From the horse’s mouth
I have been following the idea of using a common large screen TV with Skype and similar videoconferencing software on a common PC as a cost-effective method to achieve family and small-business group videoconferencing. This was since Channel 7 Australia had run a news item about it being part of linking older people who were confined to a nursing home with their younger family and also myself seeing it in action with some friends establishing a video-conference with relatives in Italy using this tool on their laptop.
When Skype announced that LG and Panasonic were integrating this technology in to their newer large-screen TV models at CES 2010, I was excited about this idea becoming closer for most people. Now, Samsung had announced this week that they were integrating Skype in the LED-backlit 7000 and 8000 series TVs. This has meant that another TV manufacturer has stepped up to the plate as far as Skype integration is concerned.

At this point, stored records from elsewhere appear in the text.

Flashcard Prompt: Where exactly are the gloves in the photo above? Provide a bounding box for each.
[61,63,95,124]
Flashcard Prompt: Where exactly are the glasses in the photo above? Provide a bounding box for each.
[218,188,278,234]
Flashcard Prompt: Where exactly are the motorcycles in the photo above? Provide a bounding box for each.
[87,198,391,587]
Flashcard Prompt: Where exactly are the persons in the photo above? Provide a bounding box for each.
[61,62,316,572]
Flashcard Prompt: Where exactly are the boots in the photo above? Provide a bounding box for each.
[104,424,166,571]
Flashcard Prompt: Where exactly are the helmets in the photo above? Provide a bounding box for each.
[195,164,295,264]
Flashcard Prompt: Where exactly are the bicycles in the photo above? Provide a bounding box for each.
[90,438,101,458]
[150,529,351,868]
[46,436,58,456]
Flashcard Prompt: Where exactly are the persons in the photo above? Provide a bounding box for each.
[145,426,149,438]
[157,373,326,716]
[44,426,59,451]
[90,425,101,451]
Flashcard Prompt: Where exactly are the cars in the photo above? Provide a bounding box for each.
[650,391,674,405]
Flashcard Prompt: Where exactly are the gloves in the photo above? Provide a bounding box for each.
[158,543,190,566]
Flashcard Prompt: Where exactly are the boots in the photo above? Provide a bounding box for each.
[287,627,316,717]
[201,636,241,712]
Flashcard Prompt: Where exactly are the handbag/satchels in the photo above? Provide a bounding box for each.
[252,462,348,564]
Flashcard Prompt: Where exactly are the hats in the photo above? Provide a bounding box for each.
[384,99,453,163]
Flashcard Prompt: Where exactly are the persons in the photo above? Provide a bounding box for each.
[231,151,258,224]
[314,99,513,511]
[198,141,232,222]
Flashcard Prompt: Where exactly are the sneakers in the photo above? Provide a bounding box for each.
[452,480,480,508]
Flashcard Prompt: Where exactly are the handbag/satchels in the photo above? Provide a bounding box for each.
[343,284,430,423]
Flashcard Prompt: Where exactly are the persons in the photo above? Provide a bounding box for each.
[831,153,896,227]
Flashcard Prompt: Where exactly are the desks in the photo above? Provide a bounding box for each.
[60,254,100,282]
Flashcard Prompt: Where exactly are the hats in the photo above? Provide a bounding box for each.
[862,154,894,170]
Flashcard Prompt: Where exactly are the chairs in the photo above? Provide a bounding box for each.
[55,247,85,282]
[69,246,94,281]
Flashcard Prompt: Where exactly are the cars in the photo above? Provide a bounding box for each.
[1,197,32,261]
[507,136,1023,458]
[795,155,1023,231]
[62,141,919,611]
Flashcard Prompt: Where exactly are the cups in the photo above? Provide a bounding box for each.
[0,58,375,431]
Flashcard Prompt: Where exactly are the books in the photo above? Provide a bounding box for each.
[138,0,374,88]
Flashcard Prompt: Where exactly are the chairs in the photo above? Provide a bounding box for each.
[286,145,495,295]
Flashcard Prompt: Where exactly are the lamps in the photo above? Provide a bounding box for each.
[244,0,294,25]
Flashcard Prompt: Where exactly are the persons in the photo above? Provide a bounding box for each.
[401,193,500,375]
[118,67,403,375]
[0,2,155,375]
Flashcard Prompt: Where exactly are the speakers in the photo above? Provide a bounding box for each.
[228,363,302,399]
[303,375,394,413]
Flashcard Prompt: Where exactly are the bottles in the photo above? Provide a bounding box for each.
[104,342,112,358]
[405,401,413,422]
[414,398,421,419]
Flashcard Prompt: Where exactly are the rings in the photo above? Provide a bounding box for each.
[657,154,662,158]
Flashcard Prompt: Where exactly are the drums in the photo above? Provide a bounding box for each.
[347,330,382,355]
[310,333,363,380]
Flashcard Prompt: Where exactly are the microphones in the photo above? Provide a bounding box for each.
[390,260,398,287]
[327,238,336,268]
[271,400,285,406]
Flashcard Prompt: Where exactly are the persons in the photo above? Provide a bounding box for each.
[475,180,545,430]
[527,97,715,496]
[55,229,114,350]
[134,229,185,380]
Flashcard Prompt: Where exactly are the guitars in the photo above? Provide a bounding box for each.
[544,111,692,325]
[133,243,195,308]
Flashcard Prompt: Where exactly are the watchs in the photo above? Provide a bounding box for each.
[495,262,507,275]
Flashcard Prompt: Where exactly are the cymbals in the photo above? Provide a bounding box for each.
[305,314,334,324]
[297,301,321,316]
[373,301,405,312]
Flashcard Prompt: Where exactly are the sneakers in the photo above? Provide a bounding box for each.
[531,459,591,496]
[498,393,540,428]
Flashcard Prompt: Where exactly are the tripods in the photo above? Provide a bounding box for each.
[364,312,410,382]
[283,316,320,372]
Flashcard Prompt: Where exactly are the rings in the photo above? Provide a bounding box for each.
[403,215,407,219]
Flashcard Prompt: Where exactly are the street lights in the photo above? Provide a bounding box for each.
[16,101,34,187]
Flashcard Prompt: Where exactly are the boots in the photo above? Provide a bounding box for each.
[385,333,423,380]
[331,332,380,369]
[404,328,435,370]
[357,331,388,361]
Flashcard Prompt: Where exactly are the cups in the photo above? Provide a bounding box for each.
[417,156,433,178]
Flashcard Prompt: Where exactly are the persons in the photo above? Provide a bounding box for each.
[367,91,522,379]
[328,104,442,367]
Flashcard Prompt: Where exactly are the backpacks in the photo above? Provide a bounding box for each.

These implementations typically require a compatible Webcam (which has an integrated microphone) to be connected to the TV’s USB port and the TV to be connected to the home network via its Ethernet port. The user can then associate their Skype account with these TV sets to start videoconferencing.
The only limitation I see about the action so far is that manufacturers who supply TV peripheral devices like PVRs and games consoles aren’t providing the full Skype-based video-conferencing setup as an add-on to their devices. If this happened, especially in the form of a software download for the likes of the TiVo or the PS3, this could please people who own these devices to set themselves up for large-screen group videoconferencing.
It is also worth knowing that all of these implementations can yield a high-resolution picture but only if the computer on the other end is running Skype 4.2 or newer or if the device on the other end supports Skype HD functionality. Also the Internet service must support sufficiently-high bandwidth for the high-quality pictures.
At least this is a step closer to ubiquitous cost-effective group videoconferencing for home and small business. As well, it is one step taken to bring the videoconferencing practice out of the science-fiction novel and 1970s “future tech” book in to common reality.